This module implements the concept of Dictionary – a mapping between words and their integer ids.
Dictionaries can be created from a corpus and can later be pruned according to document frequency (removing (un)common words via the Dictionary.filter_extremes() method), save/loaded from disk (via Dictionary.save() and Dictionary.load() methods), merged with other dictionary (Dictionary.merge_with()) etc.
Dictionary encapsulates the mapping between normalized words and their integer ids.
The main function is doc2bow, which converts a collection of words to its bag-of-words representation: a list of (word_id, word_frequency) 2-tuples.
Build dictionary from a collection of documents. Each document is a list of tokens = tokenized and normalized utf-8 encoded strings.
This is only a convenience wrapper for calling doc2bow on each document with allow_update=True.
>>> print(Dictionary(["máma mele maso".split(), "ema má máma".split()]))
Dictionary(5 unique tokens)
Assign new word ids to all words.
This is done to make the ids more compact, e.g. after some tokens have been removed via filter_tokens() and there are gaps in the id series. Calling this method will remove the gaps.
Convert document (a list of words) into the bag-of-words format = list of (token_id, token_count) 2-tuples. Each word is assumed to be a tokenized and normalized utf-8 encoded string. No further preprocessing is done on the words in document; apply tokenization, stemming etc. before calling this method.
If allow_update is set, then also update dictionary in the process: create ids for new words. At the same time, update document frequencies – for each word appearing in this document, increase its document frequency (self.dfs) by one.
If allow_update is not set, this function is const, aka read-only.
Filter out tokens that appear in
After the pruning, shrink resulting gaps in word ids.
Note: Due to the gap shrinking, the same word may have a different word id before and after the call to this function!
Remove the selected bad_ids tokens from all dictionary mappings, or, keep selected good_ids in the mapping and remove the rest.
bad_ids and good_ids are collections of word ids to be removed.
Create Dictionary from an existing corpus. This can be useful if you only have a term-document BOW matrix (represented by corpus), but not the original text corpus.
This will scan the term-document count matrix for all word ids that appear in it, then construct and return Dictionary which maps each word_id -> str(word_id).
Return a list of all token ids.
Load a previously saved object from file (also see save).
If the object was saved with large arrays stored separately, you can load these arrays via mmap (shared memory) using mmap=’r’. Default: don’t use mmap, load large arrays as normal objects.
Load a previously stored Dictionary from a text file. Mirror function to save_as_text.

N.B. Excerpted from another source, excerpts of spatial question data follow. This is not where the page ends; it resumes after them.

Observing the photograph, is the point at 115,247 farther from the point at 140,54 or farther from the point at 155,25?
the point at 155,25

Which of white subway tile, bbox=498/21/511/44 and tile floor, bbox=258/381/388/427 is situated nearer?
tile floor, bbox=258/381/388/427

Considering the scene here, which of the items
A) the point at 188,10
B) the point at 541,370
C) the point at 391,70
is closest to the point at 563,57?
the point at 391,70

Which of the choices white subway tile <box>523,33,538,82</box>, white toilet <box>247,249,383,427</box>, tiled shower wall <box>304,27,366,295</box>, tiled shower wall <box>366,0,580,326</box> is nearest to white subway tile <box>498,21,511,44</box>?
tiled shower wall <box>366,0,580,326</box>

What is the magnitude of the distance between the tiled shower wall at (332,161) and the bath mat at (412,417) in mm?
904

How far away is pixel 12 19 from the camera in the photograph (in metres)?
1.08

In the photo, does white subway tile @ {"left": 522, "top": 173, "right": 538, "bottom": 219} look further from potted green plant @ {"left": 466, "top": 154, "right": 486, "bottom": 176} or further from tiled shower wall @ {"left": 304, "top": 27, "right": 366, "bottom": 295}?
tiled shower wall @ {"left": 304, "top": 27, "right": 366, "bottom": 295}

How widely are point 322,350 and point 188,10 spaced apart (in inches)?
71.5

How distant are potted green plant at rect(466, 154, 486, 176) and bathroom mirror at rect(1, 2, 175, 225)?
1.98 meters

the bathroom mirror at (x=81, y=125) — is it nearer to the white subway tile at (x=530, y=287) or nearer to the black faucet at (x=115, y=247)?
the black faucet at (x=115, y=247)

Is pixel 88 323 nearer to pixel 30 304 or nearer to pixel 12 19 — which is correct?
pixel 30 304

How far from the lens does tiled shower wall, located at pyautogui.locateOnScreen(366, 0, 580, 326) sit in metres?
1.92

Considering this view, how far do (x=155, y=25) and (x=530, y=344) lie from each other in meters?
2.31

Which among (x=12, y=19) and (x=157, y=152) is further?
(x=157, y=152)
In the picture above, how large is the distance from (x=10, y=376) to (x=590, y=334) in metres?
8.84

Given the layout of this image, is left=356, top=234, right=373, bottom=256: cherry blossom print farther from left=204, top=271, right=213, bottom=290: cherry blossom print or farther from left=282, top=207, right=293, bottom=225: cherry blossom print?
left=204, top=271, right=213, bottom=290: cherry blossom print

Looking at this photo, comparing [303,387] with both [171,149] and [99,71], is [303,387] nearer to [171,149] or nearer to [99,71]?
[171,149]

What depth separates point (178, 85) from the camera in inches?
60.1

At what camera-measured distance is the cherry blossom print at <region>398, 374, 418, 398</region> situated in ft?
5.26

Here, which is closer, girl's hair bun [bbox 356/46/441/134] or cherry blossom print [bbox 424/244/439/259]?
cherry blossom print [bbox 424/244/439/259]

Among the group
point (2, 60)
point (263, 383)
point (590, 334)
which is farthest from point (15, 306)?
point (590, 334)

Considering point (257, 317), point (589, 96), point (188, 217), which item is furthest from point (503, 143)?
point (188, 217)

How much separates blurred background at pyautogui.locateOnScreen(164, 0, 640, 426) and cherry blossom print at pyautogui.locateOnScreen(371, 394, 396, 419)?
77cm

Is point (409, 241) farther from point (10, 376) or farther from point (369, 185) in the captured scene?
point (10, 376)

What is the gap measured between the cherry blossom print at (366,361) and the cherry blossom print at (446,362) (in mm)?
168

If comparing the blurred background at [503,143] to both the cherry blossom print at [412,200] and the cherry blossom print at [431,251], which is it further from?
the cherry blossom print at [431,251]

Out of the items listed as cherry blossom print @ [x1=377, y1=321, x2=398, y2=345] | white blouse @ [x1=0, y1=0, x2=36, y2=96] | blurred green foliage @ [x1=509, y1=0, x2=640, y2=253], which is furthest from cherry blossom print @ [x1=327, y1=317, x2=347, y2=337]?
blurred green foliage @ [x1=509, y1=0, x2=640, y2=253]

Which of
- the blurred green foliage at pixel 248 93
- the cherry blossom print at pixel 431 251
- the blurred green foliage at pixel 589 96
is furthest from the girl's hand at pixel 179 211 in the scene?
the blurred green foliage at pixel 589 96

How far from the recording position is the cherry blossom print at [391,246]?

Merge another dictionary into this dictionary, mapping same tokens to the same ids and new tokens to new ids. The purpose is to merge two corpora created using two different dictionaries, one from self and one from other.

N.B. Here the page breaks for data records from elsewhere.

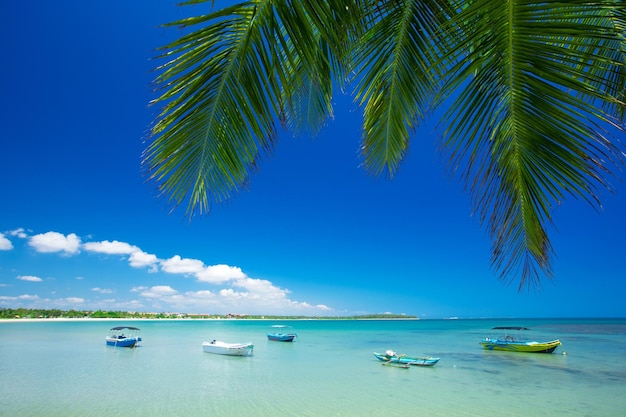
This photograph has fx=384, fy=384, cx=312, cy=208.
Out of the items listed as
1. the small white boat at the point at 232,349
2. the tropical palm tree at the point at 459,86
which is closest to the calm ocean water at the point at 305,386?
the small white boat at the point at 232,349

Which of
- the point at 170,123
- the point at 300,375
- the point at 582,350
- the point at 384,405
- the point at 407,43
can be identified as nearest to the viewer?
the point at 170,123

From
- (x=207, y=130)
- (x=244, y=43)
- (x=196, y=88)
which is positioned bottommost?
(x=207, y=130)

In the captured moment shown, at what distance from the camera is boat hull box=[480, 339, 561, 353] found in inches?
1013

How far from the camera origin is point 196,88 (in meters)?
1.59

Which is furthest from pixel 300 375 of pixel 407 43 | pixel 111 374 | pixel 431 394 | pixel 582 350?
pixel 582 350

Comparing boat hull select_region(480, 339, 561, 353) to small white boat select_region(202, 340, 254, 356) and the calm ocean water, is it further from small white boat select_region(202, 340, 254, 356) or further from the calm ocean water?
small white boat select_region(202, 340, 254, 356)

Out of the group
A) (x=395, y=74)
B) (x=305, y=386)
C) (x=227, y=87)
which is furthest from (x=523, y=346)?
(x=227, y=87)

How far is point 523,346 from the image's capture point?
26688 mm

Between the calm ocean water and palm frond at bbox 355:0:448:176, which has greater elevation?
palm frond at bbox 355:0:448:176

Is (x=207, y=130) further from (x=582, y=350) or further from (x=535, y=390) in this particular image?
(x=582, y=350)

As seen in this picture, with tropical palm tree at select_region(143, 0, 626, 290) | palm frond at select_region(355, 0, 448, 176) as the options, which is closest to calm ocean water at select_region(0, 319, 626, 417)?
palm frond at select_region(355, 0, 448, 176)

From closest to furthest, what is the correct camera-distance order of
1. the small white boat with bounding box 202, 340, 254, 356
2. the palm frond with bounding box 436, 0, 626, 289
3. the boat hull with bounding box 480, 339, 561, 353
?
the palm frond with bounding box 436, 0, 626, 289
the small white boat with bounding box 202, 340, 254, 356
the boat hull with bounding box 480, 339, 561, 353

other can be any id=>word mapping (a dict, a Dictionary object, ...).
Return a transformation object which, when accessed as result[doc_from_other_corpus], will convert documents from a corpus built using the other dictionary into a document using the new, merged dictionary (see gensim.interfaces.TransformationABC).
Example:
>>> dict1 = Dictionary(some_documents)
>>> dict2 = Dictionary(other_documents) # ids not compatible with dict1!
>>> dict2_to_dict1 = dict1.merge_with(dict2)
>>> # now we can merge corpora from the two incompatible dictionaries into one
>>> merged_corpus = itertools.chain(some_corpus_from_dict1, dict2_to_dict1[some_corpus_from_dict2])
Save the object to file (also see load).
If separately is None, automatically detect large numpy/scipy.sparse arrays in the object being stored, and store them into separate files. This avoids pickle memory errors and allows mmap’ing large arrays back on load efficiently.
You can also set separately manually, in which case it must be a list of attribute names to be stored in separate files. The automatic check is not performed in this case.
ignore is a set of attribute names to not serialize (file handles, caches etc). On subsequent load() these attributes will be set to None.
Save this Dictionary to a text file, in format: id[TAB]word_utf8[TAB]document frequency[NEWLINE].
Note: use save/load to store in binary format instead (pickle).